··· THE RECORDS
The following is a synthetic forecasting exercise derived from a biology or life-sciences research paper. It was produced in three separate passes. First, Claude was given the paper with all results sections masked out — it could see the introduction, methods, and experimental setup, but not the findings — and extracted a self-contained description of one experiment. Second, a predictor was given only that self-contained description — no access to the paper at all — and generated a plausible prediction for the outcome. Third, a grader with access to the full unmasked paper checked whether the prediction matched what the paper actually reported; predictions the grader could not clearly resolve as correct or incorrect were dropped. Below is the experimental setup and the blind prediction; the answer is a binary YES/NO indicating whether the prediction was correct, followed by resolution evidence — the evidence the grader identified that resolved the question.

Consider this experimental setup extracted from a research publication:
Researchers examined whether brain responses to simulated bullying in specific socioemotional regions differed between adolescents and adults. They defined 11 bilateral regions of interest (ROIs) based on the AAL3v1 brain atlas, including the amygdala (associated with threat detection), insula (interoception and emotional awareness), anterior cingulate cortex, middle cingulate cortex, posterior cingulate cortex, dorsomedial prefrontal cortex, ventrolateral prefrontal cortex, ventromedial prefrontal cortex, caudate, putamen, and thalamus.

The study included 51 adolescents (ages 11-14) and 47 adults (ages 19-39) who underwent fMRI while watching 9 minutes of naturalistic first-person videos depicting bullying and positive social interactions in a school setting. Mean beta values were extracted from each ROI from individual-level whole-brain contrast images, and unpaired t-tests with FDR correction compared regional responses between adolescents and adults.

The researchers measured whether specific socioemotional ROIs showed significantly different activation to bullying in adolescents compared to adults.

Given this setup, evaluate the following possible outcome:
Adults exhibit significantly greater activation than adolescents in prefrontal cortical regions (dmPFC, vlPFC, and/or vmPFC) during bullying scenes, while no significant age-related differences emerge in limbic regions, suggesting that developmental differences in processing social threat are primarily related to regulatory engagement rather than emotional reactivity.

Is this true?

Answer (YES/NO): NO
······
··· THE RECORDS
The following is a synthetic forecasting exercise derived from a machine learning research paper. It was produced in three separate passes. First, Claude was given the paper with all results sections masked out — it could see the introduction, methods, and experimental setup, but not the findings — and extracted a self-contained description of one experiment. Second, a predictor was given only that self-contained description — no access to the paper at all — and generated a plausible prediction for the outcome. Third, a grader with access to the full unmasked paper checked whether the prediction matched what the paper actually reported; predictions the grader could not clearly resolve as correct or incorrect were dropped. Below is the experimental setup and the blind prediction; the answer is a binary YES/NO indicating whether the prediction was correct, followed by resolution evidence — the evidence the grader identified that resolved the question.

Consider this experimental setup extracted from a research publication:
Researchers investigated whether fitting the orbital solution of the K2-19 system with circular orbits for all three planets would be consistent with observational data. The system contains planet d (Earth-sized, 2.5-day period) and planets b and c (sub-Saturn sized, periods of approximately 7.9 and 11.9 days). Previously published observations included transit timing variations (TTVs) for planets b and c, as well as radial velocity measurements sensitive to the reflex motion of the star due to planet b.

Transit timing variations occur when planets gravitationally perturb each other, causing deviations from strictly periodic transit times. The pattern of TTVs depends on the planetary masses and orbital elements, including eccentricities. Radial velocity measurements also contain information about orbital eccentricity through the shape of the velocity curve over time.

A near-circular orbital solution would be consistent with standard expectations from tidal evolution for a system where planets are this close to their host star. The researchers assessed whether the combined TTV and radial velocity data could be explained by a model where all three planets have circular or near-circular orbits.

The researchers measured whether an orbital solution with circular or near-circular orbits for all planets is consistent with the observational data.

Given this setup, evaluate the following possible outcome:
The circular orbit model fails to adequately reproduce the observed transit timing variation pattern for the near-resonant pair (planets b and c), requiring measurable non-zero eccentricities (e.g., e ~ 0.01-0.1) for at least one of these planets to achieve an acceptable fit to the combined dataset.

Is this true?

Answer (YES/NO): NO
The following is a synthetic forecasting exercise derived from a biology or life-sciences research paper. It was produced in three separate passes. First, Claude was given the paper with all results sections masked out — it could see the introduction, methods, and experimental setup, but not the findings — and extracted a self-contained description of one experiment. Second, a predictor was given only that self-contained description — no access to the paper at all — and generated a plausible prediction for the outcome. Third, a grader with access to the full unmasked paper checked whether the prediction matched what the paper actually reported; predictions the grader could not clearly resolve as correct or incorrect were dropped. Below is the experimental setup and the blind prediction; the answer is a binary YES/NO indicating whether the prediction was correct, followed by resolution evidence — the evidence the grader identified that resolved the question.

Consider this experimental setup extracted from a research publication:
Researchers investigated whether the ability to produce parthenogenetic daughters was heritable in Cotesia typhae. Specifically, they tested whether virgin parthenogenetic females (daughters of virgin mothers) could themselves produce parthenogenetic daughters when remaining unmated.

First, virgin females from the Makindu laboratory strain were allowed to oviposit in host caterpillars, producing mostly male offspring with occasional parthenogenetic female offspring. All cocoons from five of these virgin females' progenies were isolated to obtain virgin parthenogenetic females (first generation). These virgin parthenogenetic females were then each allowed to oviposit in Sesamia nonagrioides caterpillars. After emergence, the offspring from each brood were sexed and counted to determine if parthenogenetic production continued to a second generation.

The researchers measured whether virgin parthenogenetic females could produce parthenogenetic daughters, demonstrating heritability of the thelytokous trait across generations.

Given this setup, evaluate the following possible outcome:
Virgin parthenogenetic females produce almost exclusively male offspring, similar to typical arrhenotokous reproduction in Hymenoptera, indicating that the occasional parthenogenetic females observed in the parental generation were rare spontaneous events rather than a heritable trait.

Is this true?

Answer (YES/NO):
······
··· THE RECORDS
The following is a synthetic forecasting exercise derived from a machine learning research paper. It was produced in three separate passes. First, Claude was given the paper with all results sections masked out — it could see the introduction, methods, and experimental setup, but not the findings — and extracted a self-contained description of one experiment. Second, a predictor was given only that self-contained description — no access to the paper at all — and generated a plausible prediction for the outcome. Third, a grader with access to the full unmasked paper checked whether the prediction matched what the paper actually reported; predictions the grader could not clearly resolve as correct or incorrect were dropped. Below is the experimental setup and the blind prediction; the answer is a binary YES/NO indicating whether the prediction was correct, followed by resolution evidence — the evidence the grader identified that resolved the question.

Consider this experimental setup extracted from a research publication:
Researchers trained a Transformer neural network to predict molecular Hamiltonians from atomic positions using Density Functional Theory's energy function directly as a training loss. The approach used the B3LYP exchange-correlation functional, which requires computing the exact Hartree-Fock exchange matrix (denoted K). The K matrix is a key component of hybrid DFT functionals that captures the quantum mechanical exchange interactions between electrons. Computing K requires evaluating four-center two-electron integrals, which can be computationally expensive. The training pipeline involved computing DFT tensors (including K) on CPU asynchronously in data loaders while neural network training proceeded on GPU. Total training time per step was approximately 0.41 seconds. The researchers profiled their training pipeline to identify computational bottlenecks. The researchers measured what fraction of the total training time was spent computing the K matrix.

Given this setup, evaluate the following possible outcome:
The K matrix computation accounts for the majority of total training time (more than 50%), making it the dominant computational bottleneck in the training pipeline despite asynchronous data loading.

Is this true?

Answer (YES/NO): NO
······
*TASK DIRECTIONS:*
Scan the entries above for the word "bullying" and collect each line holding it.

*SOLUTION TO THIS PROBLEM:*
Researchers examined whether brain responses to simulated bullying in specific socioemotional regions differed between adolescents and adults. They defined 11 bilateral regions of interest (ROIs) based on the AAL3v1 brain atlas, including the amygdala (associated with threat detection), insula (interoception and emotional awareness), anterior cingulate cortex, middle cingulate cortex, posterior cingulate cortex, dorsomedial prefrontal cortex, ventrolateral prefrontal cortex, ventromedial prefrontal cortex, caudate, putamen, and thalamus.
The study included 51 adolescents (ages 11-14) and 47 adults (ages 19-39) who underwent fMRI while watching 9 minutes of naturalistic first-person videos depicting bullying and positive social interactions in a school setting. Mean beta values were extracted from each ROI from individual-level whole-brain contrast images, and unpaired t-tests with FDR correction compared regional responses between adolescents and adults.
The researchers measured whether specific socioemotional ROIs showed significantly different activation to bullying in adolescents compared to adults.
Adults exhibit significantly greater activation than adolescents in prefrontal cortical regions (dmPFC, vlPFC, and/or vmPFC) during bullying scenes, while no significant age-related differences emerge in limbic regions, suggesting that developmental differences in processing social threat are primarily related to regulatory engagement rather than emotional reactivity.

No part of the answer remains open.